__Set problem__
Give everything from the line containing "What distance do park" down to the end of the rows again, changing "park bench" to "wooden bench" and keeping all else the same.

__Task input__

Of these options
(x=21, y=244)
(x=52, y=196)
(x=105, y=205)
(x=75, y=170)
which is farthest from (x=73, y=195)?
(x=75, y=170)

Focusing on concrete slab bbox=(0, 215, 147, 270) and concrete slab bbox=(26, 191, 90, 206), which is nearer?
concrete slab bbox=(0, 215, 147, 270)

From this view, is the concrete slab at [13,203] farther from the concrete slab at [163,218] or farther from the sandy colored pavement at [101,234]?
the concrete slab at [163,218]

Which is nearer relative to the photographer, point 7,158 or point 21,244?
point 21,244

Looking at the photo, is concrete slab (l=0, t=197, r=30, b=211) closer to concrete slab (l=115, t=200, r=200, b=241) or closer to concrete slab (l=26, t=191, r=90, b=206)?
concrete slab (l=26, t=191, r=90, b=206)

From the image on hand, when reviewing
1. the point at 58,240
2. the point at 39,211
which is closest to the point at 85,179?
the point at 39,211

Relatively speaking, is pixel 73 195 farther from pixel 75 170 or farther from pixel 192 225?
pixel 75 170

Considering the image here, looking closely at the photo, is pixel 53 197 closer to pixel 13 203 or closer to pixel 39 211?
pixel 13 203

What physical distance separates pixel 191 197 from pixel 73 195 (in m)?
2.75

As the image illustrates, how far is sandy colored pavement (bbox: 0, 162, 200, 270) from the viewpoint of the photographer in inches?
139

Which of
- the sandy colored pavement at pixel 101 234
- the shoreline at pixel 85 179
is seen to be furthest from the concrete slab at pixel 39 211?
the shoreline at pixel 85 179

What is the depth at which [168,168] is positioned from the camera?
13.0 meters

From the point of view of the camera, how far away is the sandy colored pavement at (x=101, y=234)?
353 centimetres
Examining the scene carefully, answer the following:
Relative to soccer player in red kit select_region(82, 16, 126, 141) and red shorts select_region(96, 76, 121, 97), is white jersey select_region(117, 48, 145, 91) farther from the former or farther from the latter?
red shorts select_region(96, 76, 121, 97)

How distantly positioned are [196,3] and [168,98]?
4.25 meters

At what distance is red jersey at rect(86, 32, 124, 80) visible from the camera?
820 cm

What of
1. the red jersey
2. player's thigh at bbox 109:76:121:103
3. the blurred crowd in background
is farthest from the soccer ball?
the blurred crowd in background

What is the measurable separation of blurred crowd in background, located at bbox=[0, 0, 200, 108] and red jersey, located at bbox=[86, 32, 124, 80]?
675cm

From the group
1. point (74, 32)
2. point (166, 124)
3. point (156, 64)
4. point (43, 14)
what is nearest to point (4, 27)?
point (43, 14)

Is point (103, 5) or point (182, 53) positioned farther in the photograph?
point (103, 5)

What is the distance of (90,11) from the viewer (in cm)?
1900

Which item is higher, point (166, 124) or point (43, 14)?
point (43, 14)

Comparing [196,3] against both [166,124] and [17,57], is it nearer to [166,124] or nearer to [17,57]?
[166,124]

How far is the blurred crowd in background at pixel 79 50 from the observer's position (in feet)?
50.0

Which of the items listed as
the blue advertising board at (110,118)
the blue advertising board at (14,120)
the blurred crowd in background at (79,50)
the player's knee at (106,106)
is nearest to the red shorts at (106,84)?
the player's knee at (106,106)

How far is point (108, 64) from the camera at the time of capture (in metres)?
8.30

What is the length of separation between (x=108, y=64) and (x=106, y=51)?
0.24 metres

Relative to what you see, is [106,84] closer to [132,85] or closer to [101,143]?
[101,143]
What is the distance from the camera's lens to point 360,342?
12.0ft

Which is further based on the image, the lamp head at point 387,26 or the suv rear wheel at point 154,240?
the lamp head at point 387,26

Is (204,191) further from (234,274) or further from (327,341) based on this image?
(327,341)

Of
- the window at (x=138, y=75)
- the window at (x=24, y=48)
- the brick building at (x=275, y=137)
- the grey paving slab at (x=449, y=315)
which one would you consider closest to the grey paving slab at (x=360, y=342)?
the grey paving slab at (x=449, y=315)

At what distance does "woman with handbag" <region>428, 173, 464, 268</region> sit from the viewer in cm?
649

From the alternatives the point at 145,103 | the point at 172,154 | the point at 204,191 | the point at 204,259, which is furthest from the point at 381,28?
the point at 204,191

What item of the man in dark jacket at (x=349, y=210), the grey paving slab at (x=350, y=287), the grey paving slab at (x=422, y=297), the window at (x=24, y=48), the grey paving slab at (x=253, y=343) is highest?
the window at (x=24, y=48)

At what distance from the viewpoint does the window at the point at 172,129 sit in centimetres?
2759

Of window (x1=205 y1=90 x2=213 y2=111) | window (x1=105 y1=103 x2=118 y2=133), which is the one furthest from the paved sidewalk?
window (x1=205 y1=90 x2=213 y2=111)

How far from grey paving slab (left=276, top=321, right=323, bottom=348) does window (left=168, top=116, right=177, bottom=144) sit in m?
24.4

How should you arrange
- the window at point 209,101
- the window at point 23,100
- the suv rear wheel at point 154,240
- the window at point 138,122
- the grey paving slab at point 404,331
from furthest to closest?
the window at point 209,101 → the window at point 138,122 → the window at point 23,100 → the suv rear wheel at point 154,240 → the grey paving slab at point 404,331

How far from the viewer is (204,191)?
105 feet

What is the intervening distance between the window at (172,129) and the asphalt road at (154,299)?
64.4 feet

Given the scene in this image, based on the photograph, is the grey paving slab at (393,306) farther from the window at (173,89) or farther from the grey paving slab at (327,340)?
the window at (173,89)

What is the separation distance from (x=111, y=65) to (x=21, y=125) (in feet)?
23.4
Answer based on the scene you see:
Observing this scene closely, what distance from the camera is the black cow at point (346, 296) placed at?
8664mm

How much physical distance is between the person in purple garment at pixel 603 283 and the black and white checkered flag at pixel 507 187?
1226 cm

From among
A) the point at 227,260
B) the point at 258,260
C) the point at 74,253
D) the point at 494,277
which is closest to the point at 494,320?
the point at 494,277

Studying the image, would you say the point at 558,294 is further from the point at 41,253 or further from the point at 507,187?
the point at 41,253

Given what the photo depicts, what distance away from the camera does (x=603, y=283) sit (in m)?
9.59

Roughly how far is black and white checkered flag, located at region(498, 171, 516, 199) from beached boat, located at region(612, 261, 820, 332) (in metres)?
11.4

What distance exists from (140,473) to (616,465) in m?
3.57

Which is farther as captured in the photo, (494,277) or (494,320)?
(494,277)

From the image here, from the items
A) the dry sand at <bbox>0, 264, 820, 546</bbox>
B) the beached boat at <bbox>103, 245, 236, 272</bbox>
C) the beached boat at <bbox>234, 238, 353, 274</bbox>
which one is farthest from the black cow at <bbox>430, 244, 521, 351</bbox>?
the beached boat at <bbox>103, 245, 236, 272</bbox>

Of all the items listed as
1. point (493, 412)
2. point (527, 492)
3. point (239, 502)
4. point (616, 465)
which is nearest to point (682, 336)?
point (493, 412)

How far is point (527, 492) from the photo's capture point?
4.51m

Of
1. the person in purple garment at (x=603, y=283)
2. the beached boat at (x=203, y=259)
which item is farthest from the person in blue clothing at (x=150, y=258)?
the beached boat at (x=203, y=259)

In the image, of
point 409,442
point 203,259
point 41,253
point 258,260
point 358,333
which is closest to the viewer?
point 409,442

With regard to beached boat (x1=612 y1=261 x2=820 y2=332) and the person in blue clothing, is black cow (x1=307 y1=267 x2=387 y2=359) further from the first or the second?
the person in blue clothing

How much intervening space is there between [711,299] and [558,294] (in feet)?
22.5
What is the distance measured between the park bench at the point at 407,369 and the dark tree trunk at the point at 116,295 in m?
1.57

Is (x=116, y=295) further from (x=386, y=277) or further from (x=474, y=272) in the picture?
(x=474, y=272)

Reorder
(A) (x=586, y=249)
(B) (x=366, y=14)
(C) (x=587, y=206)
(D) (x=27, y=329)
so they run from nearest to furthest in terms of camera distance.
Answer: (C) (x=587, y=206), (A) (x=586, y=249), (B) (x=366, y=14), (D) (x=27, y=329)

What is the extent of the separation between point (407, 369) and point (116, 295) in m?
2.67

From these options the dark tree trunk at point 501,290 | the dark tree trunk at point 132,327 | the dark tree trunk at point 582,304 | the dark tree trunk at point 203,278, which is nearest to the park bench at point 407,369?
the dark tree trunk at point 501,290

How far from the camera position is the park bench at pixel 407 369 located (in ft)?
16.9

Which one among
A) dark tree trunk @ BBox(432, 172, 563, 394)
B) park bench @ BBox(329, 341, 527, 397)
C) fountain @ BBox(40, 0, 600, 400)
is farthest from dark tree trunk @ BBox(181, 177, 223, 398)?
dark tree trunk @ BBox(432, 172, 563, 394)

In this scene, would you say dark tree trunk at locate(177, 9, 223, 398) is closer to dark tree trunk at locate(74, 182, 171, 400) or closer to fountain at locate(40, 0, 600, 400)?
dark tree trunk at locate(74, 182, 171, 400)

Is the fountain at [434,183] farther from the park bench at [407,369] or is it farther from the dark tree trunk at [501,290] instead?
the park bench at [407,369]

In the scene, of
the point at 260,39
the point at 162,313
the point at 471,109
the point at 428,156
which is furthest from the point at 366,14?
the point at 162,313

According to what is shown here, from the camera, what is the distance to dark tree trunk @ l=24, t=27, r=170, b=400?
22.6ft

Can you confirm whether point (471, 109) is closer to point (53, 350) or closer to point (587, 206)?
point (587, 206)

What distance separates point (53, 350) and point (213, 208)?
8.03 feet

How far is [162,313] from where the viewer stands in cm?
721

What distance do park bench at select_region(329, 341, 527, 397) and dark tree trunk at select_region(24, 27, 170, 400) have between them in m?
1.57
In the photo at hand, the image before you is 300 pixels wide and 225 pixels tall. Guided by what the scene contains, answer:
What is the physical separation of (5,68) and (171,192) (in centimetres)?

__Written answer__
What distance do wooden bench at select_region(329, 341, 527, 397) and dark tree trunk at select_region(24, 27, 170, 400) have between them in m?
1.57
In the photo at hand, the image before you is 300 pixels wide and 225 pixels tall. Guided by what the scene contains, answer:
What is the physical separation of (5,68) and (171,192) (in centimetres)?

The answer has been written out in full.